Le pseudo-Chouan de pacotille s’est soumis : je n’ai pas cherché de catacombes ni de prêtre réfractaire. Il y a quinze jours, à la messe anticipée du samedi soir, un rang sur deux était neutralisé et les fidèles priés de laisser de l’espace entre eux. Le dimanche dernier, c’est devant l’écran de l’ordinateur que j’ai asssisté à la messe. Et que je le referai encore ce dimanche.

Dès lors que l’État ne se montre pas trop incohérent, qu’il prend de vraies mesures de réduction des interactions sociales afin de lutter contre la diffusion trop rapide de l’épidémie, il n’est pas question de contester son autorité. S’il ne discrimine plus en censurant abusivement des messes mais en se montrant laxiste avec d’autres lieux et occurrences favorisant la contagion, il est légitime et il convient de respecter ses injonctions. Fin de l’insoumission.

Les prêtres auront donc célébré leurs messes dominicales devant des caméras vidéo qui captaient sons et images pour les publier en direct sur un diffuseur bien connu. Plan fixe du début à la fin, son de qualité moyenne : nonobstant les talents de nos prêtres locaux et leur respect du scénario inscrit dans le Missel (indications scéniques comprises), la probabilité est faible que le festival de Cannes soit obligé de bousculer son palmarès pour « palmer » une des paroisses de Vannes !

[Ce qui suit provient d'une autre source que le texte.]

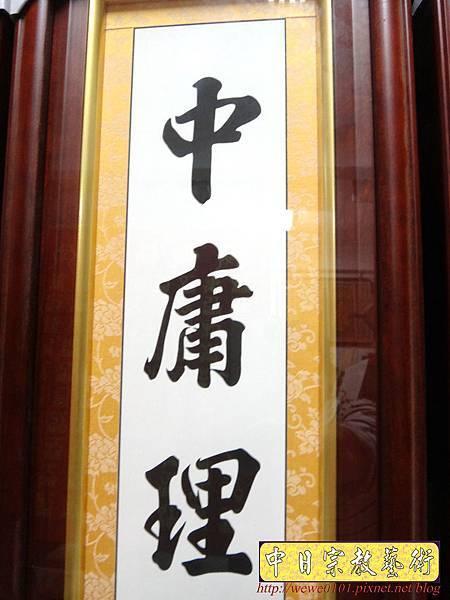 Q3607.一貫道神桌聯對 明明上帝中堂.jpg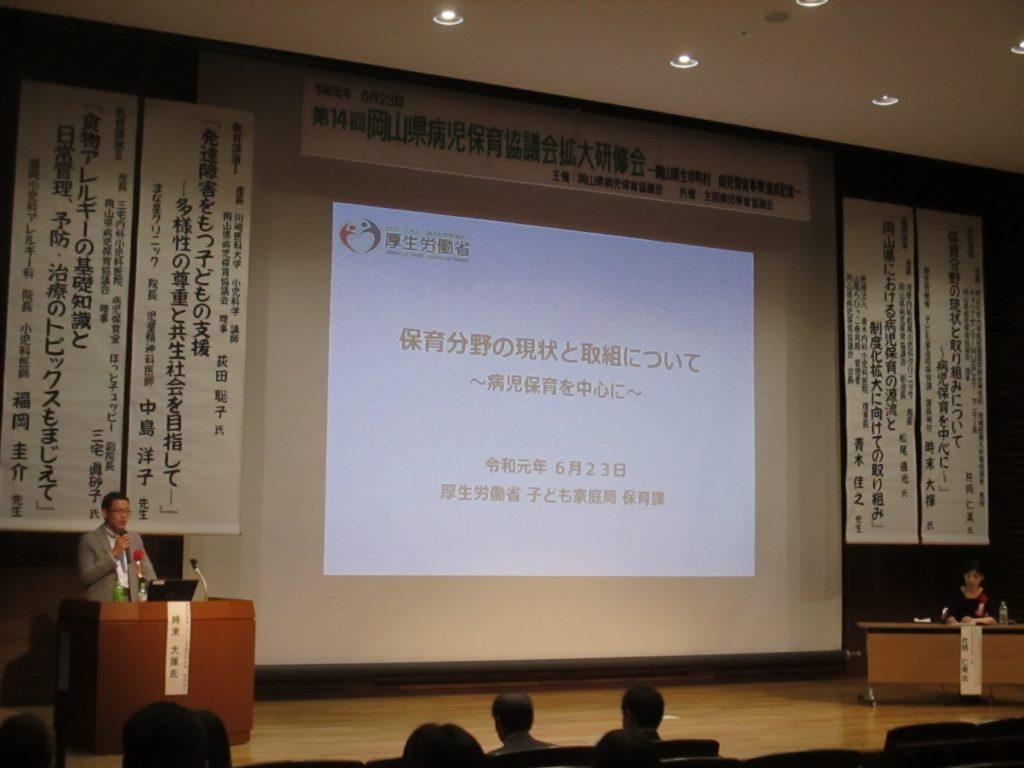 第14回岡山県病児保育協議会拡大研修会報告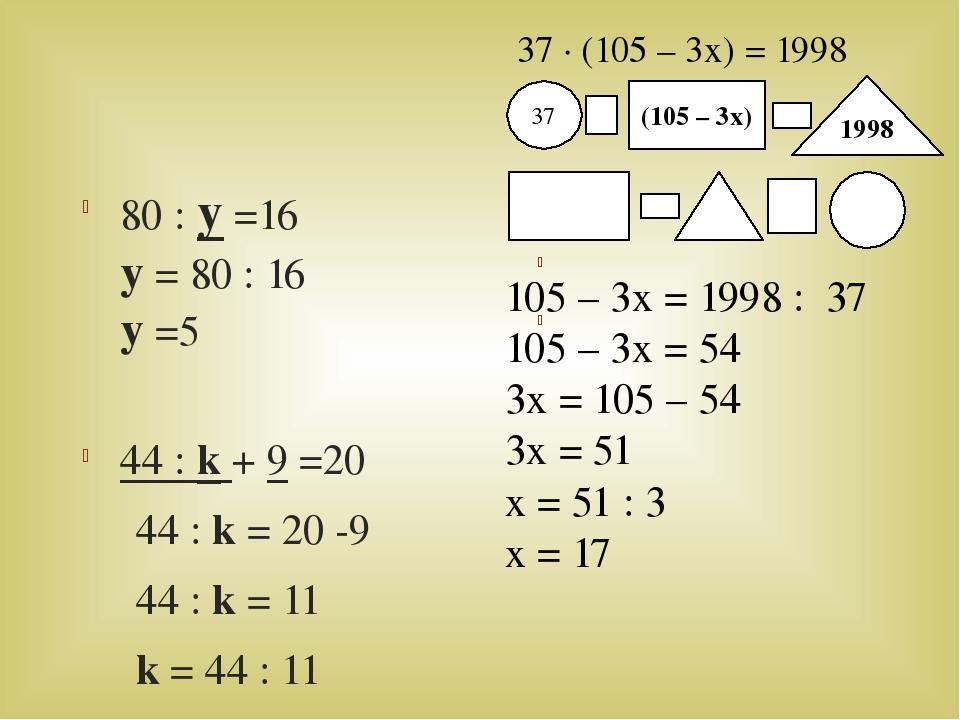 80 : y =16 y = 80 : 16 y =5 44 : k + 9 =20 44 : k = 20 -9 44 : k = 11 k = 44...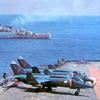 День морской авиации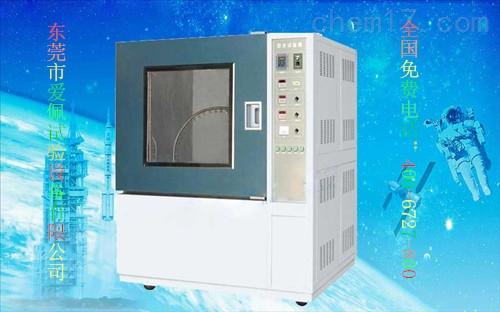 浸水桶ipx7實驗箱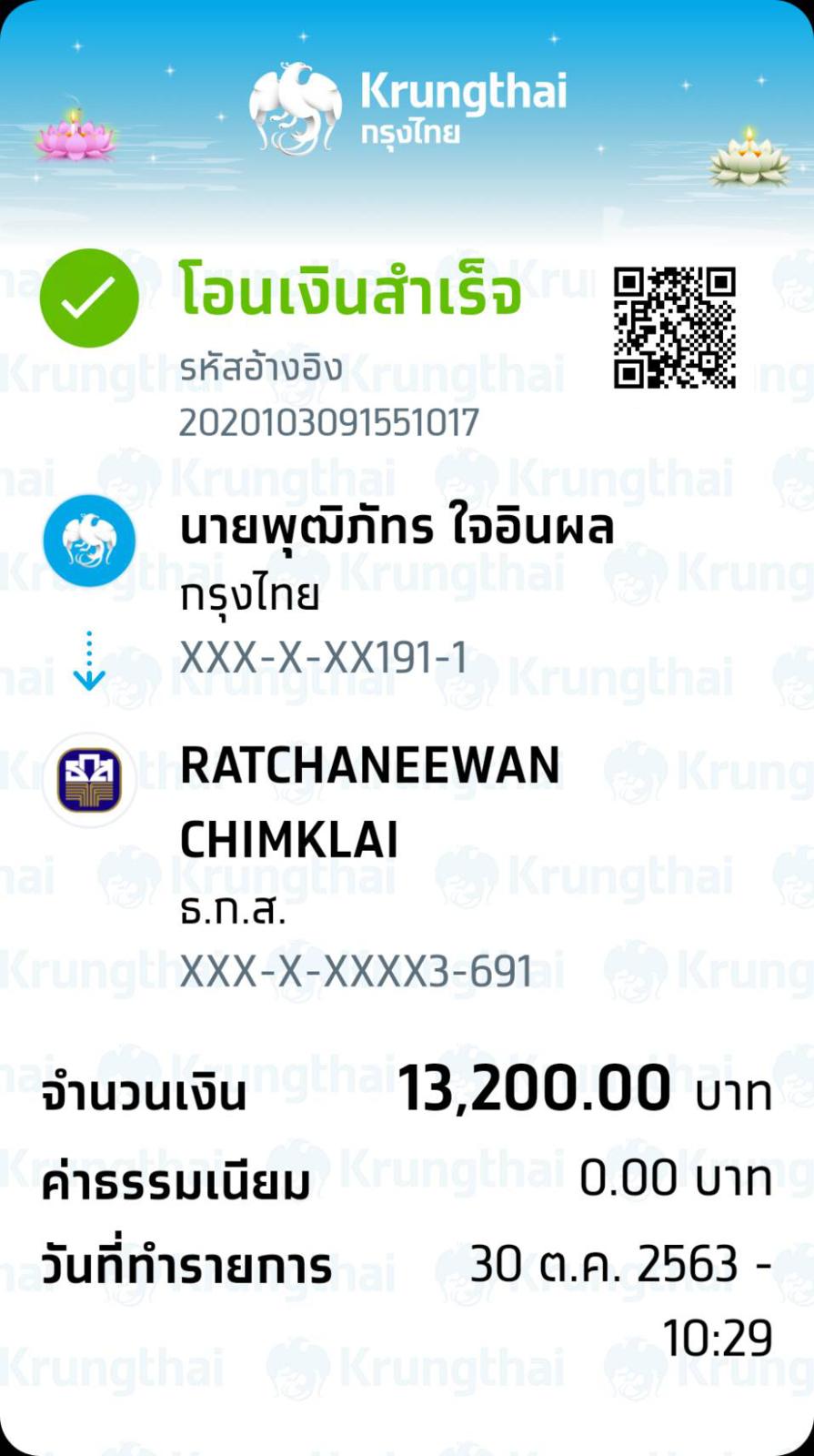 upload_2020-10-30_10-46-32.png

Le truchement d’un écran pour assister à une messe dominicale sans fidèles apparents, ce n’est pas l’idéal et c’est perturbant. Bien sûr, l’enseignement passe, l’homélie est peu différente d’une conférence vidéodiffusée qui serait un commentaire de textes sacrés. Certes, ne sont pas perceptibles les couacs et fausses notes récurrentes de la dame du cinquième rang, ni l’incapacité du monsieur trois rangs derrière vous à démarrer au bon moment. Les autres fidèles sont réduits au seul nombre de personnes connectées à chaque instant. Derrière chacune de ces connexions réduite à numéro d’ordre, c’est une personne ou une famille qui assiste avec nous à cette messe. Elles éprouvent sans doute les mêmes réticences, les mêmes gênes que nous. Demander à ses frères de prier pour nous, c’est plus compliqué quand ils sont dans leur salon au lieu d’être présents dans le sanctuaire. Enfin, l’union des fidèles qui participe à leur Communion prend du plomb dans l’aile en ces temps troublés. Mais soyons justes : cela ne doit pas non plus être facile pour les prêtres de dire la messe ainsi.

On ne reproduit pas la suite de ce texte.